> _TASK PROMPT_:
Without changing a character, return the entries, but not the images they hold.

** START OF MATERIAL TO PROCESS **

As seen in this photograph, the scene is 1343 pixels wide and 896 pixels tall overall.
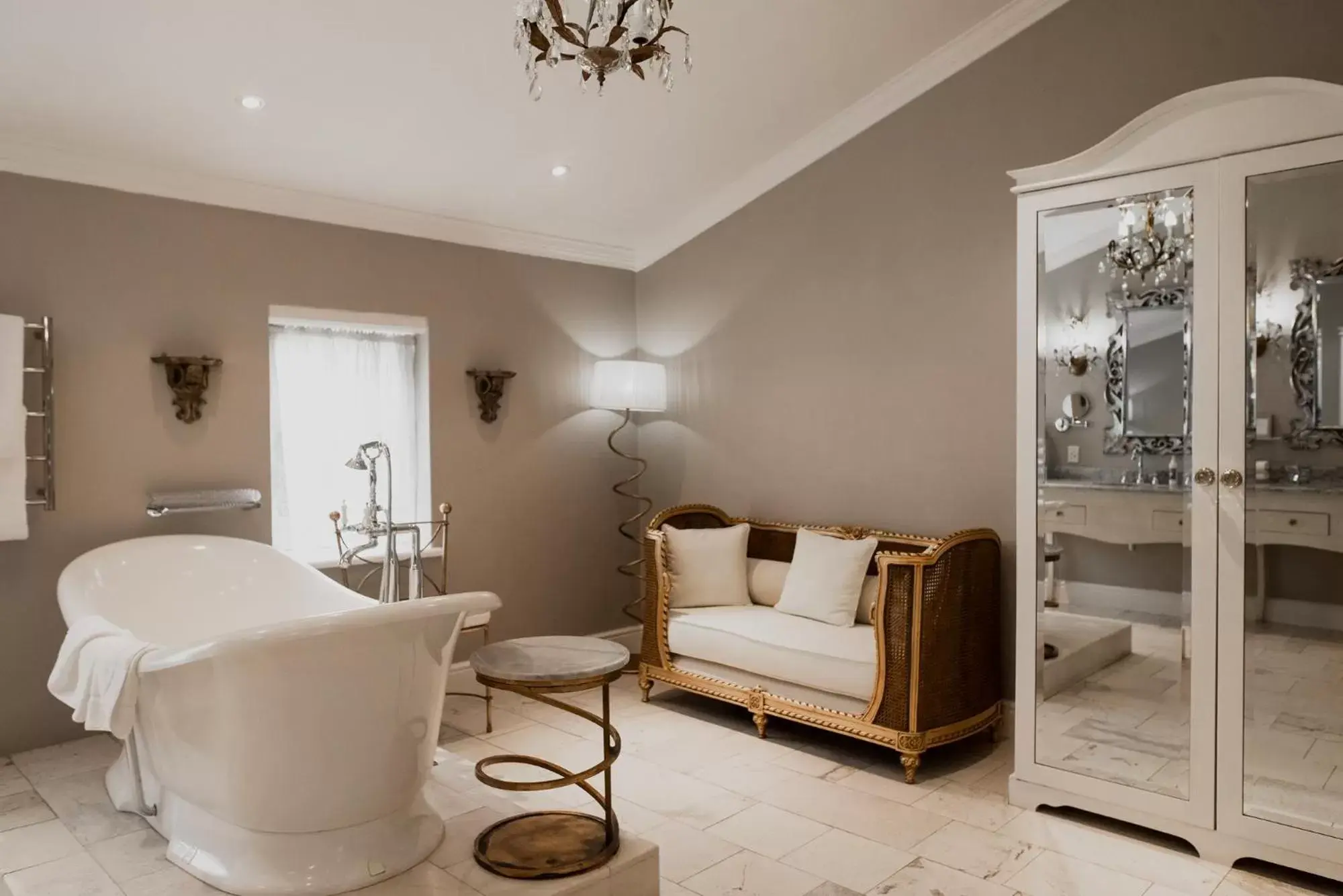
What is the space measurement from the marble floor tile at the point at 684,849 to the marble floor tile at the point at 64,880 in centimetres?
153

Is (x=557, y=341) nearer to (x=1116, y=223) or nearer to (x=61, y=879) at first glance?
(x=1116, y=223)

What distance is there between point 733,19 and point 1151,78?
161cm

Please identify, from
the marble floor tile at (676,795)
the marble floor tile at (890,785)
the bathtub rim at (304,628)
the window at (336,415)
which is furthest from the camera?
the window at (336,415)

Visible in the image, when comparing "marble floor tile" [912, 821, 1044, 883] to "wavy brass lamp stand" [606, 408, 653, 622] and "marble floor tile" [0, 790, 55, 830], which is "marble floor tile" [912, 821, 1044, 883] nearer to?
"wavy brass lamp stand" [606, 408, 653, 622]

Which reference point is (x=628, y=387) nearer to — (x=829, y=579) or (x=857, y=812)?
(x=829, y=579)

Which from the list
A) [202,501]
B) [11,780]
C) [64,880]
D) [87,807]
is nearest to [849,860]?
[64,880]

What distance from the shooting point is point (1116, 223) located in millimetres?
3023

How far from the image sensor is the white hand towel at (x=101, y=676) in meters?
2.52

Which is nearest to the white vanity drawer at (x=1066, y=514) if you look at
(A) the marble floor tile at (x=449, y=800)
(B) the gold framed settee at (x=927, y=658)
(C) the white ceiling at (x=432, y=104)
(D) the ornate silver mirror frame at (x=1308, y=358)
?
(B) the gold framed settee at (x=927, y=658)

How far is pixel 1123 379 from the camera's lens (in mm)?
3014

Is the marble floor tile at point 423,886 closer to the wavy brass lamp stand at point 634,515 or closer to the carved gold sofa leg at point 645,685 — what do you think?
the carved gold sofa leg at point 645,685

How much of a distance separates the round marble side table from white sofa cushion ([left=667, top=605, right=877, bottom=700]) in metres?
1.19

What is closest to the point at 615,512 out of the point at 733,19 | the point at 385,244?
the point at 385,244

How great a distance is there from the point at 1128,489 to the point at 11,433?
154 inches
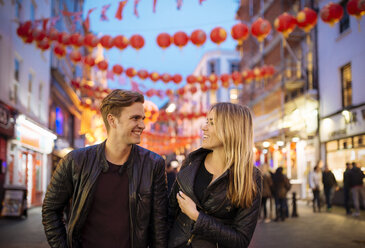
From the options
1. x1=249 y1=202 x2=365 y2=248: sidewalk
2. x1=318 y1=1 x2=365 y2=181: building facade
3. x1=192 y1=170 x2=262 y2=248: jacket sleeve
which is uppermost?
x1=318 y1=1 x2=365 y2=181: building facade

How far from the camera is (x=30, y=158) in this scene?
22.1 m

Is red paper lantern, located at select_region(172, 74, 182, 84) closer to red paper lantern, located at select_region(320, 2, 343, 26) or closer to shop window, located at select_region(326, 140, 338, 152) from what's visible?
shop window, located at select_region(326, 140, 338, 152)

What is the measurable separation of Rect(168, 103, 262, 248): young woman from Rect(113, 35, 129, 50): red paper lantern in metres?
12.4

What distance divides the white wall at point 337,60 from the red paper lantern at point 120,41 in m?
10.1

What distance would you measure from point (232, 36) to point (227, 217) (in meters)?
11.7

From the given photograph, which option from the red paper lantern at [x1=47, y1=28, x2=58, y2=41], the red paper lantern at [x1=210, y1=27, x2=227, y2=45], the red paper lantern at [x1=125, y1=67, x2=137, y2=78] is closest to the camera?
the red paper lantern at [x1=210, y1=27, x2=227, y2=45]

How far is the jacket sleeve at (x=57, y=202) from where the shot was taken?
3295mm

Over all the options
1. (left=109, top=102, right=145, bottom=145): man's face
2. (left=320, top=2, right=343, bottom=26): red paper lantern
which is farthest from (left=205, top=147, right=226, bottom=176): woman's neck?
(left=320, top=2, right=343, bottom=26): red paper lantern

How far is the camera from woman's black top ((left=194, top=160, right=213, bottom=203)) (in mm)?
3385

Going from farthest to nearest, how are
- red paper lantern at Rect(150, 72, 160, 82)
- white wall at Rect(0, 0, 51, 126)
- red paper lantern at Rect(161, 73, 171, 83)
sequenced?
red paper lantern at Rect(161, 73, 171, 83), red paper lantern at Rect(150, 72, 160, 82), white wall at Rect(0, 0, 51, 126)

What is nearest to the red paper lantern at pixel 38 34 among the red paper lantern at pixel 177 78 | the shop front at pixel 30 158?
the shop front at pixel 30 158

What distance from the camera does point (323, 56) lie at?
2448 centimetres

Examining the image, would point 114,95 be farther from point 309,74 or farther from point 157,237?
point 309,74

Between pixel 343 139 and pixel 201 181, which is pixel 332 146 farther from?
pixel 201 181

** END OF MATERIAL TO PROCESS **

> _TASK ANSWER_:
As seen in this photograph, the scene is 1343 pixels wide and 896 pixels tall overall.
What is the space measurement from the marble floor tile at the point at 684,849 to the marble floor tile at the point at 64,880 in centimetres?
153

Is (x=557, y=341) nearer to (x=1116, y=223) or nearer to (x=61, y=879) at first glance?
(x=1116, y=223)

What distance is there between point 733,19 and point 1151,78?
161cm

Please identify, from
the marble floor tile at (676,795)
the marble floor tile at (890,785)
the bathtub rim at (304,628)
the window at (336,415)
which is furthest from the camera?
the window at (336,415)

Visible in the image, when comparing "marble floor tile" [912, 821, 1044, 883] to "wavy brass lamp stand" [606, 408, 653, 622] and "marble floor tile" [0, 790, 55, 830], which is "marble floor tile" [912, 821, 1044, 883] nearer to?
"wavy brass lamp stand" [606, 408, 653, 622]

Which reference point is (x=628, y=387) nearer to — (x=829, y=579) or (x=857, y=812)?
(x=829, y=579)

Which from the list
A) [202,501]
B) [11,780]
C) [64,880]
D) [87,807]
is nearest to [849,860]?
[64,880]

What distance from the shooting point is point (1116, 223) located in millimetres?
3023

How far from the image sensor is the white hand towel at (x=101, y=676) in meters?
2.52

Which is nearest to the white vanity drawer at (x=1066, y=514) if you look at
(A) the marble floor tile at (x=449, y=800)
(B) the gold framed settee at (x=927, y=658)
(C) the white ceiling at (x=432, y=104)
(D) the ornate silver mirror frame at (x=1308, y=358)
?
(B) the gold framed settee at (x=927, y=658)

How far is pixel 1123 379 from the camera's lens (in mm)?
3014

Is the marble floor tile at point 423,886 closer to the wavy brass lamp stand at point 634,515 or closer to the carved gold sofa leg at point 645,685 — what do you think?
the carved gold sofa leg at point 645,685

How much of a distance separates the round marble side table from white sofa cushion ([left=667, top=605, right=877, bottom=700]) in metres?
1.19

What is closest to the point at 615,512 out of the point at 733,19 | the point at 385,244?
the point at 385,244

How great a distance is there from the point at 1128,489 to the point at 11,433?
154 inches
From the options
1. x1=249 y1=202 x2=365 y2=248: sidewalk
2. x1=318 y1=1 x2=365 y2=181: building facade
3. x1=192 y1=170 x2=262 y2=248: jacket sleeve
which is uppermost?
x1=318 y1=1 x2=365 y2=181: building facade

How far from the camera is (x=30, y=158) in this scene?
22.1 m

Is red paper lantern, located at select_region(172, 74, 182, 84) closer to red paper lantern, located at select_region(320, 2, 343, 26) or closer to shop window, located at select_region(326, 140, 338, 152) from what's visible?
shop window, located at select_region(326, 140, 338, 152)

What is the measurable separation of Rect(168, 103, 262, 248): young woman from Rect(113, 35, 129, 50): red paper lantern in metres?
12.4

What distance divides the white wall at point 337,60 from the red paper lantern at point 120,41 in m?
10.1

What distance would you measure from point (232, 36) to point (227, 217) (in meters)?
11.7

From the given photograph, which option from the red paper lantern at [x1=47, y1=28, x2=58, y2=41], the red paper lantern at [x1=210, y1=27, x2=227, y2=45], the red paper lantern at [x1=125, y1=67, x2=137, y2=78] is closest to the camera?
the red paper lantern at [x1=210, y1=27, x2=227, y2=45]

How far is the jacket sleeve at (x=57, y=202) from where the shot was taken?
3295mm

Over all the options
1. (left=109, top=102, right=145, bottom=145): man's face
2. (left=320, top=2, right=343, bottom=26): red paper lantern
which is farthest from (left=205, top=147, right=226, bottom=176): woman's neck?
(left=320, top=2, right=343, bottom=26): red paper lantern

How far is the camera from woman's black top ((left=194, top=160, right=213, bottom=203)) (in mm)?
3385

Going from farthest to nearest, how are
- red paper lantern at Rect(150, 72, 160, 82)
- white wall at Rect(0, 0, 51, 126)
- red paper lantern at Rect(161, 73, 171, 83)
sequenced?
red paper lantern at Rect(161, 73, 171, 83), red paper lantern at Rect(150, 72, 160, 82), white wall at Rect(0, 0, 51, 126)

What is nearest to the red paper lantern at pixel 38 34 among the red paper lantern at pixel 177 78 | the shop front at pixel 30 158?
the shop front at pixel 30 158

What distance from the camera does point (323, 56) lie at?
2448 centimetres

Examining the image, would point 114,95 be farther from point 309,74 or farther from point 157,237?
point 309,74

Between pixel 343 139 and pixel 201 181, which is pixel 332 146 farther from?
pixel 201 181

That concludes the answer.